Marc 1 / l'appel des disciples / l'homélie

L’Évangile de ce dimanche se situe" Après l’arrestation de Jean le Baptiste." Jean-Baptiste a accompli sa mission. Celle de Jésus commence. Jésus parcours la Galilée. Il annonce le monde nouveau dont nous parle Paul dans sa lettre aux Corinthiens : "Car il passe, ce monde tel que nous le voyons." Jean-Baptiste est le pivot de ce changement. Il est celui qui désigne Jésus comme étant "l'agneau de Dieu". C'est cela que nous méditions dimanche dernier. Le Fils de Dieu est parmi nous, il s'adresse à nous. Il nous appelle à le suivre. Il annonce que le Royaume de Dieu est proche.
Jésus passe près de deux pécheurs, Simon et Andrée, qui jettent leurs filets dans la mer de Galilée. Il les interpelle : « Venez à ma suite. Je vous ferai devenir pêcheurs d’hommes. » Deux hommes, absorbés par leur activité professionnel, abandonnent leur travail et suivent Jésus sans un mot, sans question, sans même semble-t-il avertir leurs proches. Ils le suivent.
Pourquoi ?
Quand nous percevons que le Christ pose les yeux sur nous, quand sa parole nous touche, comment faire autrement que le suivre ? Ce matin-là, (je ne sais pas si c'était le matin, mais il me plaît de le considérer ainsi), ce matin-là donc, en s'adressant à Simon et André, Jésus touche leur chair à l'endroit où Dieu attend tout homme. Jésus ne les captive pas par un long discours, il n'argumente pas, il les croise, il les regarde, et il les appelle.
Ce n'est pas toujours facile, de tout laisser pour suivre le Christ. Le jeune homme riche en a fait l'expérience comme on le lit dans Matthieu au chapitre 19. Lui qui interpelle Jésus pour savoir comment avoir la vie éternelle. Jésus pose son regard sur lui et l'aime. "Vas vends tout ce que tu as et suis moi." Le texte nous dit que le jeune homme partit tout triste. Souvent nous pensons qu'il ne suit pas le Christ. Mais j'aime à penser que s'il est triste c'est parce qu'il va tout vendre et que ce renoncement ne sera pas sans difficulté et qu'en définitive il suivra le Christ. Le jeune homme a été lui aussi touché.

— INFORMATIONS FOURNIES —
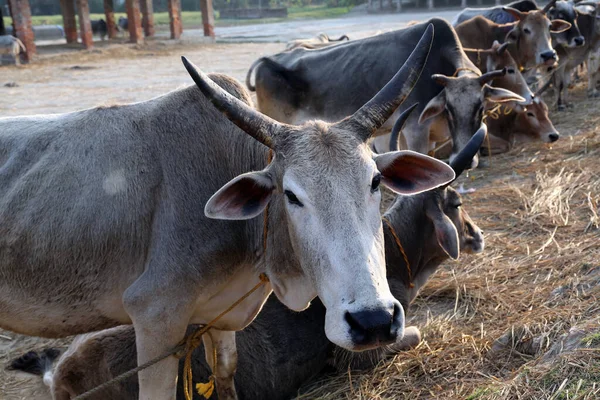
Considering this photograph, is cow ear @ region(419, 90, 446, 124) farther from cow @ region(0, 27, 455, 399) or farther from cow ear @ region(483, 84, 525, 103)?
cow @ region(0, 27, 455, 399)

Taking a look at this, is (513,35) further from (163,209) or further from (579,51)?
(163,209)

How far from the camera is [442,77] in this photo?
7.21 meters

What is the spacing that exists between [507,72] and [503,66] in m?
0.31

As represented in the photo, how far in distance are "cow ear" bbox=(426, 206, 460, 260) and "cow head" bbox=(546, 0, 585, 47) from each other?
28.7 feet

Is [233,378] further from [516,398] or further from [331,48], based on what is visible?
[331,48]

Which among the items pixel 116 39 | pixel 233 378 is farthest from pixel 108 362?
pixel 116 39

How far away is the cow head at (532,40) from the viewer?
10203mm

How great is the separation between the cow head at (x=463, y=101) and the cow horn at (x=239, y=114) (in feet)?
13.9

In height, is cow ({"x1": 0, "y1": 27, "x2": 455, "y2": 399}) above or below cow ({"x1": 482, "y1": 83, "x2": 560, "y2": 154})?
above

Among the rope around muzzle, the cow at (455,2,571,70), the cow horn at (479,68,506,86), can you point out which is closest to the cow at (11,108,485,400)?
the rope around muzzle

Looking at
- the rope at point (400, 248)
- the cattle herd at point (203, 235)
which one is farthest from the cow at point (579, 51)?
the cattle herd at point (203, 235)

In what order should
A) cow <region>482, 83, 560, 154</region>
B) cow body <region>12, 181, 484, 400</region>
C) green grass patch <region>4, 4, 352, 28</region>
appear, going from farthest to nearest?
green grass patch <region>4, 4, 352, 28</region> → cow <region>482, 83, 560, 154</region> → cow body <region>12, 181, 484, 400</region>

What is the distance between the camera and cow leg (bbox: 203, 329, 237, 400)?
4.16 meters

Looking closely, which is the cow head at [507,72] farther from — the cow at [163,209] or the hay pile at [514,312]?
the cow at [163,209]
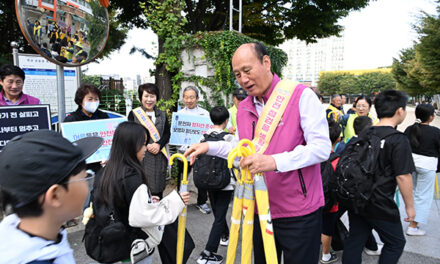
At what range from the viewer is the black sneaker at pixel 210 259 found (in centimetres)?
331

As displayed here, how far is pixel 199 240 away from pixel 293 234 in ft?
7.57

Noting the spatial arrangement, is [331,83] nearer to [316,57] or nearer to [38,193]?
[316,57]

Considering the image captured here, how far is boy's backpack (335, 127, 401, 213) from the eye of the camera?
2.43 m

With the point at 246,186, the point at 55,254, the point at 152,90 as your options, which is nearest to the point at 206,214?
the point at 152,90

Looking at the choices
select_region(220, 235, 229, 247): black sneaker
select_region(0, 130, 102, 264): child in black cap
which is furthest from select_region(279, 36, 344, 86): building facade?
select_region(0, 130, 102, 264): child in black cap

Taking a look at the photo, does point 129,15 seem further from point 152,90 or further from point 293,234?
point 293,234

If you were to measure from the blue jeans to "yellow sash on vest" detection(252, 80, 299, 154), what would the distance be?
11.4 ft

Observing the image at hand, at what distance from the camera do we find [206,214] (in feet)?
15.8

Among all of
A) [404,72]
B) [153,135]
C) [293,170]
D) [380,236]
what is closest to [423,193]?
[380,236]

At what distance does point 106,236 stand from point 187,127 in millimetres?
2818

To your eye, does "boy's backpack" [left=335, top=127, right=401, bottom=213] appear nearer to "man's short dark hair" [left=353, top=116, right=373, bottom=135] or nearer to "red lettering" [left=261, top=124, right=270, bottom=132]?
"red lettering" [left=261, top=124, right=270, bottom=132]

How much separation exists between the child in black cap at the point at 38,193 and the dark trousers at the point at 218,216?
2.33 meters

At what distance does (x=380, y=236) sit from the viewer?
253 cm

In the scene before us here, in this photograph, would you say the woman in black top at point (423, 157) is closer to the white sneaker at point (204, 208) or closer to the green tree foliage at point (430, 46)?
the white sneaker at point (204, 208)
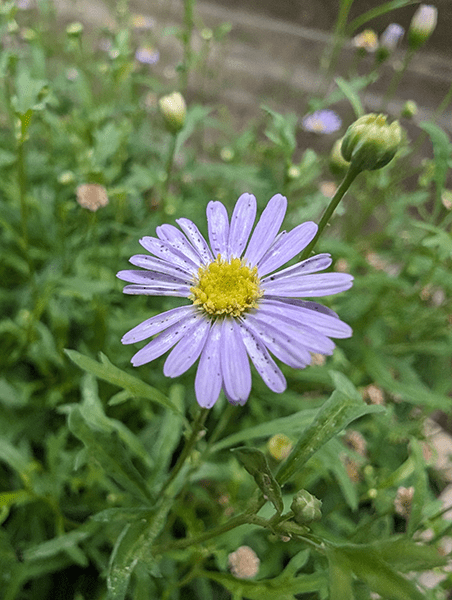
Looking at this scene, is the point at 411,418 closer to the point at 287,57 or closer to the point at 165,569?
the point at 165,569

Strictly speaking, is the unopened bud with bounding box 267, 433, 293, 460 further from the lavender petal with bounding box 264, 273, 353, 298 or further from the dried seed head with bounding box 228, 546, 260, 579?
the lavender petal with bounding box 264, 273, 353, 298

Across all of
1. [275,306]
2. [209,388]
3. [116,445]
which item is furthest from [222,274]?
[116,445]

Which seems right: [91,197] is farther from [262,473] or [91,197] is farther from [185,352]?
[262,473]

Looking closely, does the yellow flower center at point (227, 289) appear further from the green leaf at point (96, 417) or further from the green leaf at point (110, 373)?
the green leaf at point (96, 417)

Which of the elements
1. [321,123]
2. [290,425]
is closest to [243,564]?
[290,425]

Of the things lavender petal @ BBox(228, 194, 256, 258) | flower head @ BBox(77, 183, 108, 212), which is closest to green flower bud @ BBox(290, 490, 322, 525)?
lavender petal @ BBox(228, 194, 256, 258)

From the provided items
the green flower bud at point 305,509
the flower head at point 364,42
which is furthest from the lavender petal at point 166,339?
the flower head at point 364,42
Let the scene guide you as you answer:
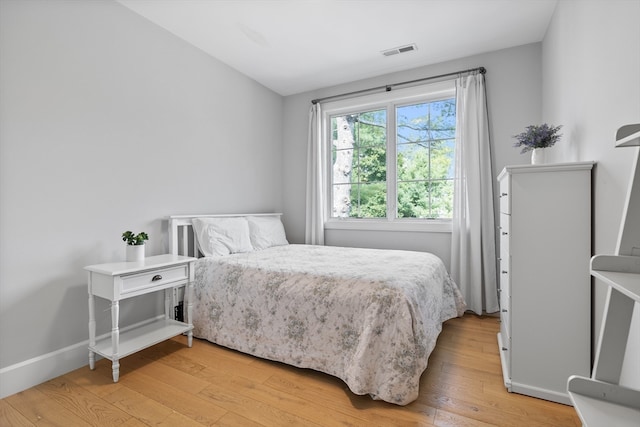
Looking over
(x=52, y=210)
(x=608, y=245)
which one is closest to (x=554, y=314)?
(x=608, y=245)

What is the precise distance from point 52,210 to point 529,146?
10.4 feet

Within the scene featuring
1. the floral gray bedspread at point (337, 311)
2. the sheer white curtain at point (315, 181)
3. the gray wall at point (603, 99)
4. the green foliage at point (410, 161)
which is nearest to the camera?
the gray wall at point (603, 99)

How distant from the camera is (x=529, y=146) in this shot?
2.07 m

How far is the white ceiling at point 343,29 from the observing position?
2.37m

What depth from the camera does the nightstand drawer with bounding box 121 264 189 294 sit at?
6.30 ft

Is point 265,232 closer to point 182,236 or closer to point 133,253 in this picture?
point 182,236

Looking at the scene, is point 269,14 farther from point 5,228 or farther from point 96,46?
point 5,228

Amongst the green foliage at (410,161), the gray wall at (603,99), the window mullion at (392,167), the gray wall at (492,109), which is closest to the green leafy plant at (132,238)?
the gray wall at (492,109)

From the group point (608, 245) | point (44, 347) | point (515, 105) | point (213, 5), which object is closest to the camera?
point (608, 245)

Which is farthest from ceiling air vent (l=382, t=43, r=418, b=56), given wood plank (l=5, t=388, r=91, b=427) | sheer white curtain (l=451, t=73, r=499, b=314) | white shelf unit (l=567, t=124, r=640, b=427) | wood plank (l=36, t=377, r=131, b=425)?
wood plank (l=5, t=388, r=91, b=427)

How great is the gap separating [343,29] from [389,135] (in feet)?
4.25

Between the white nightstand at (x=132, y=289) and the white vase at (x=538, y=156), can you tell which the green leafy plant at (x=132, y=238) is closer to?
the white nightstand at (x=132, y=289)

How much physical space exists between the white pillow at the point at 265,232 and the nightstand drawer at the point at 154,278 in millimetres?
964

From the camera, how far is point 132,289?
194 centimetres
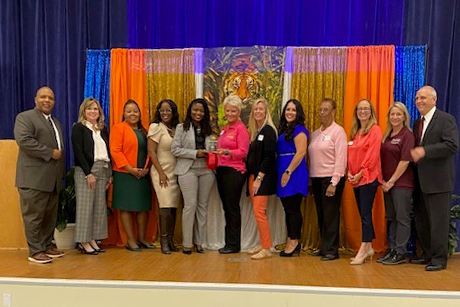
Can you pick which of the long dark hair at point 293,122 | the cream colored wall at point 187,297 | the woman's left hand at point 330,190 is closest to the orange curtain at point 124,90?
the long dark hair at point 293,122

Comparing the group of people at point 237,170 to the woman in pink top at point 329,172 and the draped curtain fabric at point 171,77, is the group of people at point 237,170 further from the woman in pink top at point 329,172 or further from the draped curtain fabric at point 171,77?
the draped curtain fabric at point 171,77

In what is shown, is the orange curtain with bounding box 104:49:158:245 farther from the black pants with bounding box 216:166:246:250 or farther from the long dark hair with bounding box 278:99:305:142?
the long dark hair with bounding box 278:99:305:142

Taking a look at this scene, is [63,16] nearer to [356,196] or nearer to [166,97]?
[166,97]

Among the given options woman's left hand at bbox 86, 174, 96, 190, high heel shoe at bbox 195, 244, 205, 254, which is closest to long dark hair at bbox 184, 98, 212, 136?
woman's left hand at bbox 86, 174, 96, 190

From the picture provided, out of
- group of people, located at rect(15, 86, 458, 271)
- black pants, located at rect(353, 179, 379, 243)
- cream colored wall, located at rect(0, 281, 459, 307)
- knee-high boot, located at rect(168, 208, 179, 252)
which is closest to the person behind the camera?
cream colored wall, located at rect(0, 281, 459, 307)

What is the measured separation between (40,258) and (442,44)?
14.7 feet

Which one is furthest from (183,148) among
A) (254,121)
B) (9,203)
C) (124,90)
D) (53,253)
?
(9,203)

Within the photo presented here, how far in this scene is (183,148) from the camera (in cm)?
425

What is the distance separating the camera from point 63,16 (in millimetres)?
5223

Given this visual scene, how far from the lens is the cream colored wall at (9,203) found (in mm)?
4508

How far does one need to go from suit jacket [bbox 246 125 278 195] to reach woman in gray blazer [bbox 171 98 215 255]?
468 mm

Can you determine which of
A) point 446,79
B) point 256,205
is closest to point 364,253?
point 256,205

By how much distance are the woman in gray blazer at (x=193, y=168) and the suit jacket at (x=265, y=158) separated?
1.53 feet

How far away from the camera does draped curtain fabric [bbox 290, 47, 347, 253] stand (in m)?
4.47
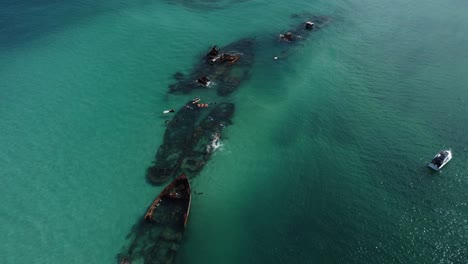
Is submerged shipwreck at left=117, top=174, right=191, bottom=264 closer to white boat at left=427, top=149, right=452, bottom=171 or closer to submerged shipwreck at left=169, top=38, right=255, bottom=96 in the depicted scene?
submerged shipwreck at left=169, top=38, right=255, bottom=96

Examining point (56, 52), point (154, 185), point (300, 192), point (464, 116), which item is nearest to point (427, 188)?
point (300, 192)

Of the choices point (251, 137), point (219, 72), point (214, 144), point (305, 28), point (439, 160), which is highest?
point (305, 28)

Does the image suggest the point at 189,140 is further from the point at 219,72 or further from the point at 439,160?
the point at 439,160

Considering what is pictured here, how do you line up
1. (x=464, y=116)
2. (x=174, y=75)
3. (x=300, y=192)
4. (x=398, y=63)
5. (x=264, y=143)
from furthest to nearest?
(x=398, y=63) < (x=174, y=75) < (x=464, y=116) < (x=264, y=143) < (x=300, y=192)

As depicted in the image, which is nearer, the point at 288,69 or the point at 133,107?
the point at 133,107

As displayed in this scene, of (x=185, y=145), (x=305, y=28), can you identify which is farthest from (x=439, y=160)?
(x=305, y=28)

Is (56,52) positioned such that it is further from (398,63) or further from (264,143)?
(398,63)

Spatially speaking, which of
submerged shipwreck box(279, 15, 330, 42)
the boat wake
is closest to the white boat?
the boat wake
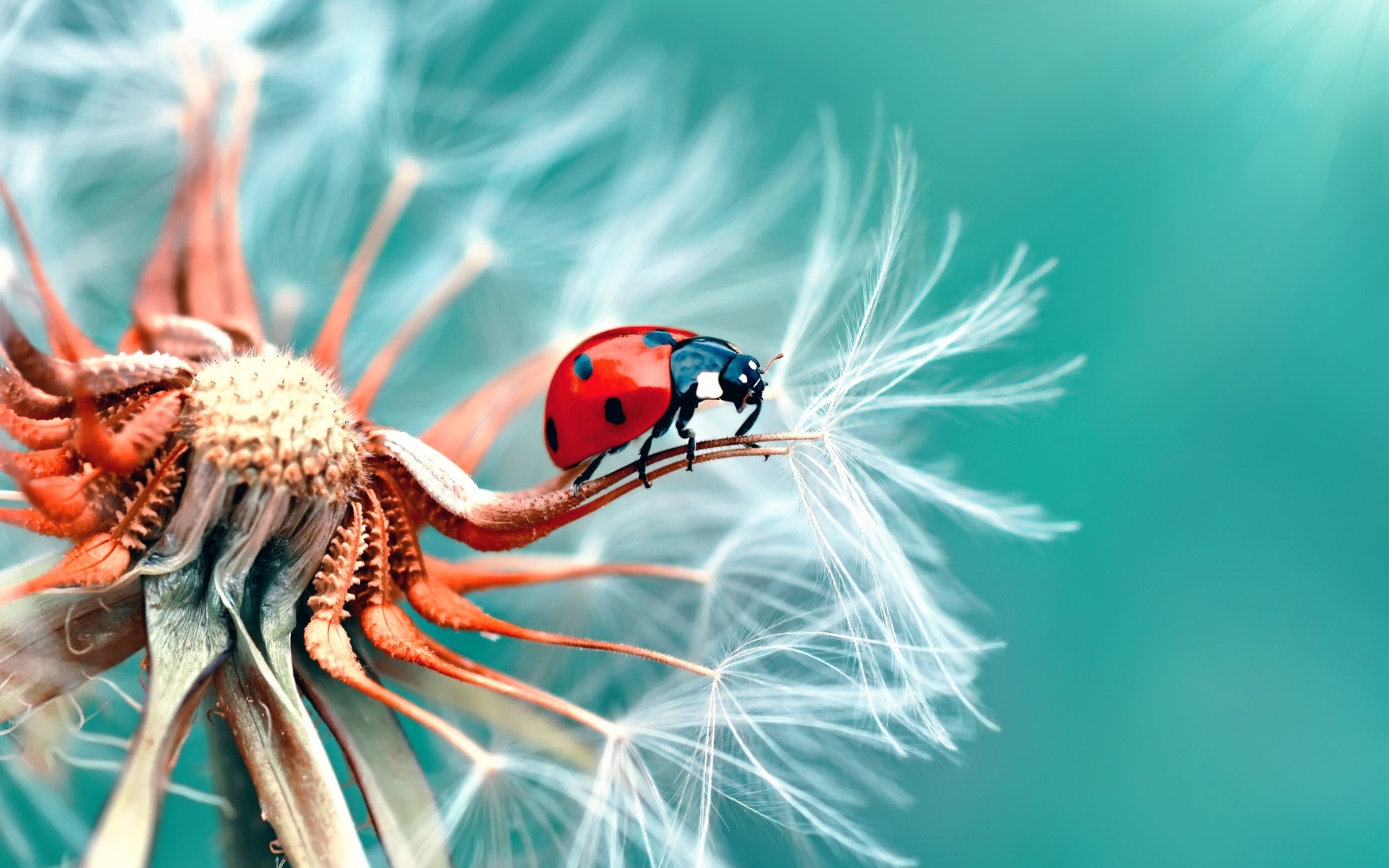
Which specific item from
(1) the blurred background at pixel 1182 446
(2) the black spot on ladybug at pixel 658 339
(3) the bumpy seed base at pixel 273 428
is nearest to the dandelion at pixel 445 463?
(3) the bumpy seed base at pixel 273 428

— OBJECTIFS —
**A)** Reprenez mot pour mot le passage de l'homélie qui va de « Ce n'est pas » jusqu'à « lui aussi touché. » inclus.
**B)** Écrivez la suite de l'homélie en partant de sa dernière phrase.
Les données ont été prises dans une autre source.

— RÉPONSES PAR TÂCHE —
**A)**
Ce n'est pas toujours facile, de tout laisser pour suivre le Christ. Le jeune homme riche en a fait l'expérience comme on le lit dans Matthieu au chapitre 19. Lui qui interpelle Jésus pour savoir comment avoir la vie éternelle. Jésus pose son regard sur lui et l'aime. "Vas vends tout ce que tu as et suis moi." Le texte nous dit que le jeune homme partit tout triste. Souvent nous pensons qu'il ne suit pas le Christ. Mais j'aime à penser que s'il est triste c'est parce qu'il va tout vendre et que ce renoncement ne sera pas sans difficulté et qu'en définitive il suivra le Christ. Le jeune homme a été lui aussi touché.

**B)**
Plus loin dans le texte, Jésus appelle Jacques et Jean qui de la même manière abandonne leur tâche la laissant à leur père et leurs ouvriers pour suivre Jésus. Là encore pas de discussion, ils suivent Jésus.
Jacques et Jean n'ont vu que le Christ qui leur parlait. Ils ne se sont pas posé les questions : "Qui sont les deux hommes qui suivent Jésus ? D'où sont-ils ? Que font-ils ? En quoi croient-ils ? " C'est le Christ qu'ils suivent. Peu importe les compagnons de route, ils prennent le même chemin.
Dans le monde, cela n'est pas courant. Nous sommes plutôt enclins à nous comparer. Nous sommes prisonniers de nos idées qui sont bien sûr les bonnes, elles sont le reflet de la vérité. Alors que ceux: qui ne pensent pas comme nous: sont dans l'erreur même si eux-mêmes affirment suivre la parole de Dieu ou bien respecter des valeurs laïques de tolérance.
Et d'ailleurs, ceux qui ne pensent pas comme nous sont aussi persuadés détenir la vérité, ils pensent que nous sommes dans l'erreur alors comment pourrions-nous nous entendre ?
C'est ainsi que peuvent s'affronter progressistes et traditionnalistes dans l'Eglise. C'est ainsi que nous décidons de célébrer le Seigneur dans telle ou telle paroisse parce qu'elle correspond mieux à notre sensibilité.
Pousser à l'extrême, au nom d'un athéisme et d'une laïcité militante, des hommes blessent d'autres hommes dans ce qu'ils ont de plus cher, leur foi.
Pousser à l'extrême, quand les idéologies viennent brouiller le message d'amour de Dieu, des hommes prennent les armes et tuent d'autres hommes au nom de Dieu.
Quand la spirale de la violence s'engage, il n'y a pas de fin sauf à se tourner vers Celui qui nous appelle à vivre.
C'est cela qu'évoque Monseigneur Jean-Pierre Ricard au cœur de son article dans le journal du diocèse quand il écrit qu'on ne doit pas ignorer la dimension spirituelle des jeunes (on peut étendre la réflexion à tout homme quel que soit son âge). Monseigneur Ricard n'écrit pas cela pour faire de notre pays, un pays de croyants mais pour que soit respecter l'aspiration de chacun à une dimension qui le dépasse, qui dépasse ses idéologies.
Pour certains, il s'agira de suivre le Christ, pour ceux qui auront senti le regard du Christ se poser sur eux.
D'autres, suivront la voie du Prophète.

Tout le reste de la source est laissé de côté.